Entregó su teléfono a un agente.

Ignacio miró alrededor.

Los consejeros evitaban sus ojos.

Las personas que durante años se levantaban cuando él entraba ahora se apartaban.

Beatriz intentó salir por una puerta lateral.

Maribel apareció empujando un carrito y le bloqueó el paso.

—Esa salida está cerrada, señora —dijo.

Beatriz la miró con odio.

—Estás despedida.

Maribel cruzó los brazos.

—Tendrá que llenar el informe.

Lucía no pudo evitar sonreír.

Los agentes esposaron a Efraín, Beatriz y Rodrigo cuando los llevaron al salón.

Rodrigo vio a su padre.

—Dijiste que controlarías esto.

Ignacio no respondió.

—¡Dijiste que nadie encontraría la memoria! —gritó Rodrigo.

Ignacio giró con furia.

—Cállate.

—Tú mandaste seguir a Navarro. Tú ordenaste que arreglaran el accidente.

El salón quedó en silencio.

Lucía sintió que el aire desaparecía.

—¿Qué dijiste? —preguntó.

Rodrigo comprendió demasiado tarde.

Ignacio avanzó hacia él.

Los policías se interpusieron.

—No sabes lo que dices —espetó Ignacio.

—Yo llevé el pago a Efraín —respondió Rodrigo—. Dijiste que solo asustarían al auditor. Luego apareció muerto.

Efraín levantó la cabeza.

—No fui yo.

Lucía se volvió.

—¿Quién manipuló los frenos?

Efraín miró a Ignacio.

Luego a los policías.

—Quiero un abogado.

—¿Quién? —repitió Lucía.

—No diré nada sin un acuerdo.

Mateo se acercó.

—Un hombre murió. No está negociando un contrato.

—Todos negocian, señor Santillán.

Los agentes comenzaron a sacar a los detenidos.

Ignacio se detuvo frente a Lucía.

—Tu padre pudo retirarse.

Ella sostuvo su mirada.

—Usted también pudo dejar de robar.

—Crees que ganaste porque encontraste unos archivos.

—No.

—Entonces ¿qué crees que ganaste?

Lucía miró a los empleados que se habían reunido fuera del salón. Meseros, cocineros, camaristas y técnicos observaban desde el corredor.
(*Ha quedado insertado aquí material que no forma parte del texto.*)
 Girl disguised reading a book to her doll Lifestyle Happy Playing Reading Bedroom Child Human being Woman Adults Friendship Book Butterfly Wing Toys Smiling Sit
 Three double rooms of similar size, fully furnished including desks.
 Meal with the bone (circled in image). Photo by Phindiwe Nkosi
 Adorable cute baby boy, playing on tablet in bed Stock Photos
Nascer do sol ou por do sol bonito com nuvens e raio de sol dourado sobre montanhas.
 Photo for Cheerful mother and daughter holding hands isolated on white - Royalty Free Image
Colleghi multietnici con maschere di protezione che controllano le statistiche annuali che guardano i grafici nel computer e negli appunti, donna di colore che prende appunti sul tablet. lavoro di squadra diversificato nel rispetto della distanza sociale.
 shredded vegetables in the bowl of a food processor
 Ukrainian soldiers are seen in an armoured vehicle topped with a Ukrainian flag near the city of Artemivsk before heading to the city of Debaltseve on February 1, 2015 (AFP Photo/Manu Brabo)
—La oportunidad de que ninguna de esas personas pierda lo que trabajó toda su vida para ahorrar.

Ignacio sonrió sin alegría.

—Eres igual a él.

—Gracias.

Los policías se lo llevaron.

Por un momento pareció que todo había terminado.

Las cámaras de los periodistas esperaban en el vestíbulo. Los teléfonos sonaban. Los consejeros discutían cómo congelar la operación de Horizonte Capital.
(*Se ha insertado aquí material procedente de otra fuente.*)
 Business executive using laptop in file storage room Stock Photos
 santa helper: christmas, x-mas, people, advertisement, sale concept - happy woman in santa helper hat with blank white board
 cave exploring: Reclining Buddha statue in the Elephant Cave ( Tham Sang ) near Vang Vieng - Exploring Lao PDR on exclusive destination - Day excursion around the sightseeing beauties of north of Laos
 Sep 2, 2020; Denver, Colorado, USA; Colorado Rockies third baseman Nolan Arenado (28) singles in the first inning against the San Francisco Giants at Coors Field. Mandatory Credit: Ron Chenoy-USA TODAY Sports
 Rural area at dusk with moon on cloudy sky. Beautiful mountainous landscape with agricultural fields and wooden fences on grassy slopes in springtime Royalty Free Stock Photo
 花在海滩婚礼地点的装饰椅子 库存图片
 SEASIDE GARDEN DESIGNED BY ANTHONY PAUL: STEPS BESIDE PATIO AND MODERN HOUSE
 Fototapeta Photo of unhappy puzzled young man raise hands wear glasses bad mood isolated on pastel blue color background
Mateo ordenó suspender la votación y bloquear todas las transferencias relacionadas con el fondo.

Tomás recibió la confirmación de que Rodrigo y los demás quedarían bajo custodia.

Lucía se apoyó en una mesa.

El cansancio llegó de golpe.

Mateo se acercó.

—¿Está bien?

—Sí.

—Eso no pareció convincente.

—Mi padre llevaba cuatro años muerto. Escuchar su voz no cambia eso.

—Pero cambia lo que ocurrirá con quienes lo mataron.

—Tal vez.

—Rodrigo acaba de vincular a Ignacio con el accidente.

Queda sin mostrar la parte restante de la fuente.